Painfully, after a shocking two months playing Kenyan in blistering heat and noisome streets enveloped in thick, white smoke from burning trash, Kenya’s national disaster of famine becomes all too clear and, ironically, in much juxtaposition to that which we Americans are told, or believe, or are told to believe back at home.
Yes, Kenya is in a drought (they seem to always be in a drought). Yes, Kenya is faced with the bitter reality which many developed nations have undergone or are currently experiencing—a transitioning period perplexed with the issues of readjustment, whereby the urban cities become the heart and pulse to the nation, changing the structure of the previous economic and social systems to reorganize no longer on the local community’s needs, but on the quest for foreign markets, convenience, opportunity, riches.
The carpenter no longer makes doors for homes, but makes them to earn money—regardless if they’re installed or sit for years at Pottery Barn. Industries giving birth to plastic products or hormone-laden meats gasp at the prospect of initiatives and groups forming to eradicate such useless, odious commodities. They cry to Congress for help when their efforts become clearly unsustainable or unproductive—as they have always been—except in cunning, human welfare-abusing money-making circles.
This urbanization brings havoc for the landlocked, concrete-ceilinged, average anyone who begins to see their work recreated—and much faster and reliant!—by machines or cheaper labor abroad, or when they see their communal—okay, we’re in Kenya—tribal farmlands sold from under their feet, through the government’s pipedream that the quick sale is worth more than a self-sustaining nation and an environmentally-friendly future. Suddenly Tom from Texas and Mr. Chau from China are skipping along fertile Kenyan soil, measuring their picture-perfect, frequently pesticide-sprayed GM wheat while Kala the Kenyan awaits his monthly delivery of maize flour from the Kenyan Red Cross, as he and his community sit atop their rocky, cropless land.

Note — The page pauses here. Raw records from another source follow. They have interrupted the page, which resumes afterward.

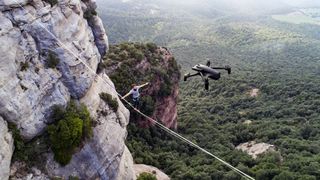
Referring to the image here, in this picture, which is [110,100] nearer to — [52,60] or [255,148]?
[52,60]

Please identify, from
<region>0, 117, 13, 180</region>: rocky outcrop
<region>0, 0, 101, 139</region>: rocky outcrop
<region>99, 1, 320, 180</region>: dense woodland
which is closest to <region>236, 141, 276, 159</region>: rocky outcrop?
<region>99, 1, 320, 180</region>: dense woodland

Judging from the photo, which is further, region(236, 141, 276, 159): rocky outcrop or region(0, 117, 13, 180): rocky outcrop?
region(236, 141, 276, 159): rocky outcrop

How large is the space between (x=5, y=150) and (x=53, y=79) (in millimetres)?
6894

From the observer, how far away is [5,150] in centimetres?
2898

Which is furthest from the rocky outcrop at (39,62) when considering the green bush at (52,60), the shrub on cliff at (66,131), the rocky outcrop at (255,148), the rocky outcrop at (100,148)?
the rocky outcrop at (255,148)

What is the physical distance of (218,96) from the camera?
12694cm

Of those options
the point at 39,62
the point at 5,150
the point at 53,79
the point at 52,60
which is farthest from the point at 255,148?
the point at 5,150

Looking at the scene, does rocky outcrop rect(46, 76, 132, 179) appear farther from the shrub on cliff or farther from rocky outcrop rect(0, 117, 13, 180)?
rocky outcrop rect(0, 117, 13, 180)

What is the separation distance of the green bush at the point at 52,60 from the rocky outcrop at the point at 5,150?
6163mm

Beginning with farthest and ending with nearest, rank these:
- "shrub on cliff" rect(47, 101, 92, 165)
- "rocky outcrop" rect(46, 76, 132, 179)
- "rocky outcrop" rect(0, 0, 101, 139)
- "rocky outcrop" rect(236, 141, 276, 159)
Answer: "rocky outcrop" rect(236, 141, 276, 159), "rocky outcrop" rect(46, 76, 132, 179), "shrub on cliff" rect(47, 101, 92, 165), "rocky outcrop" rect(0, 0, 101, 139)

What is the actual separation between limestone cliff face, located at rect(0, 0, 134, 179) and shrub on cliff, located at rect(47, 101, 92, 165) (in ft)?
1.93

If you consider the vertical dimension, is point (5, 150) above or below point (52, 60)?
below

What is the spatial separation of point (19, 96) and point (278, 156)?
49.0m

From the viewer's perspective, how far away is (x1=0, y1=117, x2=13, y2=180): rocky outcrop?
28.5 meters
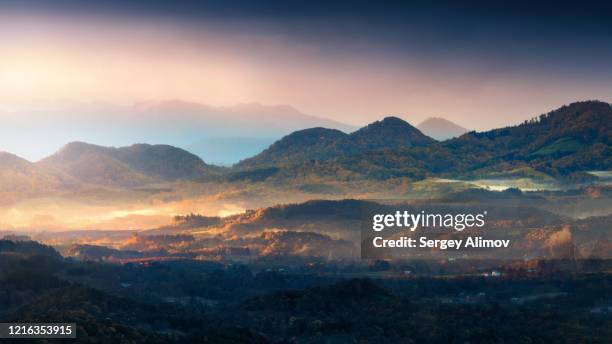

So, again, how are so many people starving in Kenya? And how are so many people eating well, very well, just ten kilometers from a Kenyan Red Cross food drop-off zone? And what about the foreign-occupied land giving birth to abundant crops for export to foreign countries?
Once again President Kibaki and his motley crew win the blue ribbon, as they have failed to integrate almost 40% of the nation—composed of arid lands and still pastoral tribal communities—into the national repetoire. These people are neglect in the popular talks surrounding parliament about “The Kenya We Want” and “Vision 2030.” While the government has it’s sights set high on ensuring cell phone network access across the nation, or spending a whopping $2billion Kenyan Schillings (roughly $US dollars) on a funeral service for the 130 idiots who swarmed an upside-down oil tanker that had toppled while speeding on a notoriously deadly road, they have erroneously used their nation’s limited time and money to put gold plating on what is actually an unraveling rope. Perhaps this is a common dilemma for a nation entering the industrialized, developing world: needing to impress foreign politics and markets to secure aid and investment options, therefore having to forego imperative investment and attention domestically, drowning the weaker half of the population in it’s dirty bath water.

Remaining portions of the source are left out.